June 18, 2015

It's official: The chronic malcontent is old

Welcome to the summer of carlessness. Mine, that is, I hope not yours (unless you want to be carless). I spent time this week embracing my new status as a professional pedestrian. It's all about framing the experience. Instead of bemoaning the fact that my car is a heap of metal and plastic sitting on four rubber tires and gathering dust, I'm saying, I'm doing something good for the environment. I'm shrinking my carbon footprint to the size of sweat droplets on the pavement. Look at me go! I'm a walking, bus-hopping, train-riding dynamo!

I could also say it's the fashionable thing to do. All the coolest people (my sister, Bravadita) are carless by choice. Both have been supportive, giving me tips on how to travel, what to carry, how to pack stuff...it's quite complicated, the pedestrian lifestyle. Suddenly I'm very conscious of the weight of my shoulder bag. Big questions: plastic water bottle or stainless steel?

How committed am I? Today my mother offered me a ride home from her place (we live maybe 2 miles apart). I was adamant: I had come prepared to walk: sneakers, hat, backpack, bottle of water... I was ready. For a moment, I thought, oh man, I could be home in ten minutes, well, five the way my mother drives. I shook my head. “No, thanks, I'll walk,” I said and set off on my journey.

What could go wrong? Heat exhaustion, strained knees, twisted ankle, upset stomach...I was sweating by the time I reached the end of her street, but I kept going, thinking, if it really gets rough, I can catch a bus part way.

I wandered through Montavilla Park, taking pictures with my old digital camera. The park has changed since I was a kid. The trees are bigger. The swings are gone, replaced by a fancy plastic structure swarming with screaming children. The outdoor pool was still there, not quite as big as I remembered it, crowded with splashing kids and parents. The sun was hot. The grass was green, dotted with little white flowers we used to string into bracelets and necklaces.

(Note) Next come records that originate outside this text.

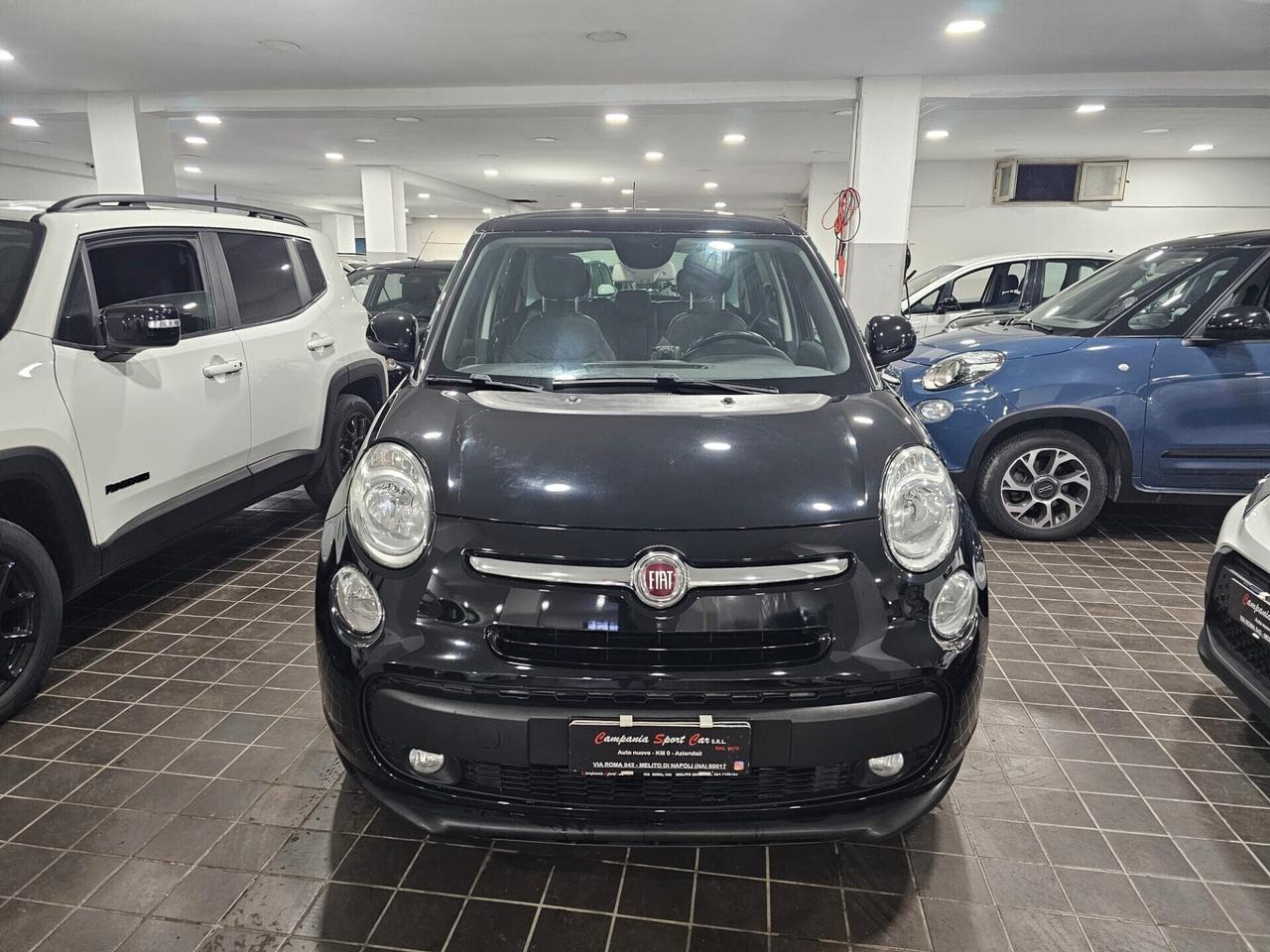 NUOVA FIAT 500L LOUNGE 1.6 MJT 105CV LOUNGE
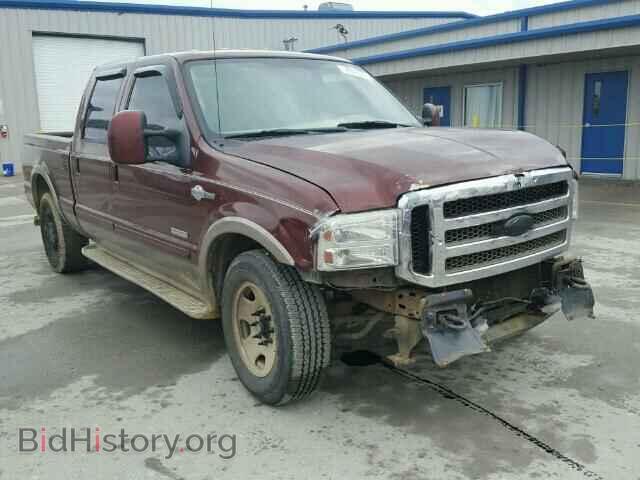 Photo 1FTSW20P86EA73936 - FORD F250 2006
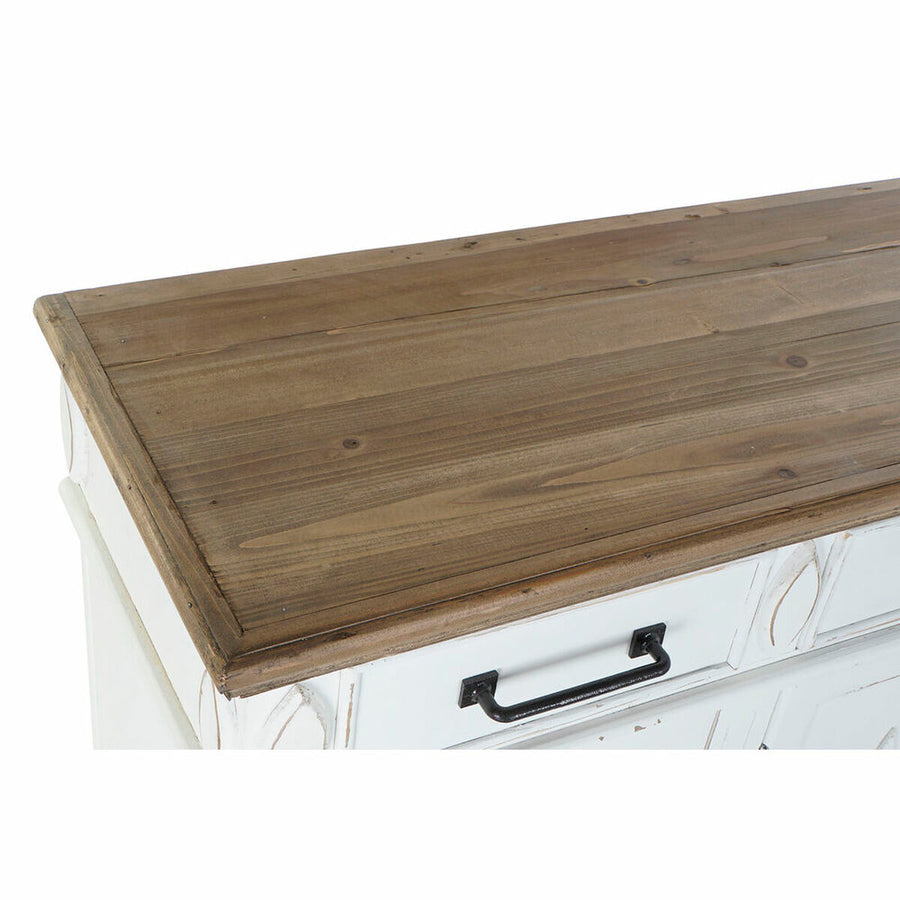 Anrichte DKD Home Decor Holz (160 x 42 x 105 cm)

The world looks different at street-level. Walking offers time to think about what I'm seeing. It also gives me time to think about my mother and her recent declaration that life is no longer worth living and she wishes she were dead. I responded by making an appointment for her to see her doctor. Now she has a prescription for an anti-depressant. I hope she'll be willing to move into the retirement community in a few months.

Down the boulevard is the elementary school I attended in the late 1960s. The windows are new, but the brick walls are the same red-brown I remember. A tall chimney tethered with guy wires in case of earthquake pokes up into the sky (has that chimney always been there?). I crossed the wide playground in back of the school, snapping photos, and found the three ancient wooden portables still standing. These were supposedly temporary buildings set up to ease the overcrowding of little Baby Boomers. I remember practicing air raid drills in 1962, marching from the portable into the big brick building, sitting cross-legged with my face turned to the wall, one anxious child in a row of anxious children, waiting for the atomic bomb.

The hardest part of the walk was the final stretch, the trek uphill to the Love Shack. It's a long, fairly steep hill, which may account in part for why my old car died an early death: I felt my own internal carburetor overheating as I trudged, one step at a time, fighting gravity, sweltering in the sun, gasping in the shade, stumbling over curbs, until I reached the top, where my dusty dead car sat with its butt against the hedge, nose out, waiting for the tow truck.

In addition to being a professional pedestrian, I'm now officially old. Today I ordered a wheeled cart to pack my groceries home. It's red.